RAWLINS — Carbon County School District No. 1 and local law enforcement officials have started discussing school safety as a result of concerns following the Parkland, Florida, shooting Feb. 14 at Marjory Stoneman Douglas High School.
During a Thursday evening workshop, local principals, Rawlins Police Chief Troy Palmer and Carbon County Sheriff Archie Roybal shared their greatest concerns and areas of safety they hope to address.
Rawlins principals Darren Heslep and Ryan Searle and Little Snake River Valley School Principal Joel Thomas shared similar concerns with video surveillance cameras in their schools, saying they had little or no footage available.
“Our cameras are really old,” Searle said. “If something did happen it would be really hard to discover where it happened. It is kind of the nuts and bolts of the building and the in and outs.
Currently, Rawlins Middle School and Rawlins High Schoolnd RHS each have 16 cameras while LSRV has zero.
Superintendent Mike Hamel said each individual camera could cost about $1,800 to replace.
In addition to camera concerns, several of the principals also touched on the schools’ open access points during the day. Despite new security entry systems at each school, Heslep and Thomas said there are points people can avoid being let into the building.
Heslep said RHS’s open campus lunch period and after school functions like choir concerts are two of his biggest concerns.
“We frequently host events, band concerts, plays — all those types of things,” he said. “Our doors are open and anybody can come in and out and hang out, and anybody can access big parts of the building at anytime.”
Heslep said he hopes to secure the building a little bit more during those times.
Thomas added LSRV has concerns about people coming and going before and after school and pointed out buses as something that also needed to be addressed.
“Those are all (times and) places they are sitting ducks,” he said.
Trustees Denise Pfeffer and Holley Nicholson questioned if practicing drills beyond classroom times would be necessary to help in cases of emergencies.
“A majority of time we do our drill when the kids are in the classroom, but what about when the kids are being dropped off at school, when they are leaving the building?” Pfeffer asked.
Palmer, said if someone wanted to get in to the building they could.

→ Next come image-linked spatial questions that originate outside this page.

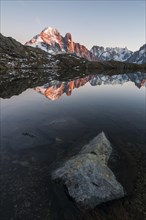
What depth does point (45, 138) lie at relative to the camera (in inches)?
1004

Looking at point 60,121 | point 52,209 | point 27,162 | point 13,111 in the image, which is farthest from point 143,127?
point 13,111

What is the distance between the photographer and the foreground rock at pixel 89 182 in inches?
515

He added the districts preparation for a shooting would be key moving forward.
“Circumstances may change and your environment might change, but your plan should always be the same,” he said.
Palmer said the district and law enforcement have lacked in communication and need to work together to get back on the same page.

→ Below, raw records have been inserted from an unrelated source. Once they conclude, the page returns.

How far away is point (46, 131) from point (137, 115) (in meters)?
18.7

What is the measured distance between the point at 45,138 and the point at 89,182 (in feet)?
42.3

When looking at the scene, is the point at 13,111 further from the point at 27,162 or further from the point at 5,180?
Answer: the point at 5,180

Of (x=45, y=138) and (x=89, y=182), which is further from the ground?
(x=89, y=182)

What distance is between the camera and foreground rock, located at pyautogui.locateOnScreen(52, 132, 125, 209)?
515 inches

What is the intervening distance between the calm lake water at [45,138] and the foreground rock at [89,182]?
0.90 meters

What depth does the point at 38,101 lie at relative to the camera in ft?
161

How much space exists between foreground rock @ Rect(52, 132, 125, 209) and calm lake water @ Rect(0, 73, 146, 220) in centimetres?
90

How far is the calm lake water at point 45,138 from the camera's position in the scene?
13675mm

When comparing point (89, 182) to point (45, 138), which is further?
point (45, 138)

“The law enforcement does not know where your guys’ exact locations are for evacuation processes for each school specifically,” Palmer said. “I think that is something that really needs to be narrowed down.”
Although principals would like officers on campus more, Palmer said, the enforcement budget does not allow for it.

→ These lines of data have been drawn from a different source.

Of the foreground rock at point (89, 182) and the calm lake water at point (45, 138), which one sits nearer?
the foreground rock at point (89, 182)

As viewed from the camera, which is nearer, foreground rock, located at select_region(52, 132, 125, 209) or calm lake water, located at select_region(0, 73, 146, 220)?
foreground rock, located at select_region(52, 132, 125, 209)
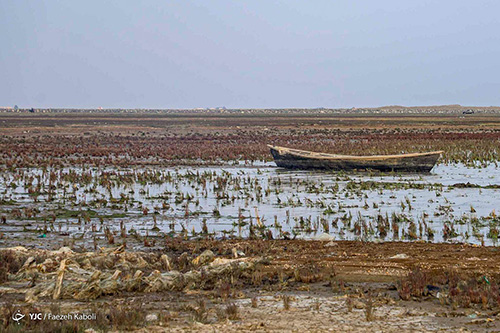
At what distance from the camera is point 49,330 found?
696cm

“Since 2008, we used to have 21 officers,” Palmer said. “I am down to 18 now.”
Palmer said one of the best things schools could do is stay consistent.
In the event the district did decide to help support a staff member, Hamel said the officer would be responsible for following the enforcement policies rather than the district’s.
“My history would be that the law enforcement employs the person, so they are a law enforcement officer,” Hamel said.
This could potentially affect the officer’s ability to act on situations by the district’s policy.
“When a school person may have reasonable suspicion to maybe search a locker or search an individual and the law enforcement is handed something different,” he said. “If that standard is different, sometimes they have to work with the school personnel or sometimes they have to call in a separate officer.”
Thomas said LSRV has received more help from the sheriff’s office the past few months and now only goes a day or two without law enforcement on duty in the area as compared to in the past where the town had gone a week without law enforcement.
“The concern that we have is response time,” he said. “If we have an emergency and there is a deputy on, there is a good chance they are not in Baggs. They are covering the whole county.”
Thomas said the town is currently advertising for a town officer.
Hamel, Palmer and Roybal further plan to meet more to determine what areas can be addressed and what is financially available. Trustee Matt Feldmann, meanwhile, plans to contact other school districts around the country to gain insight on some safety procedures.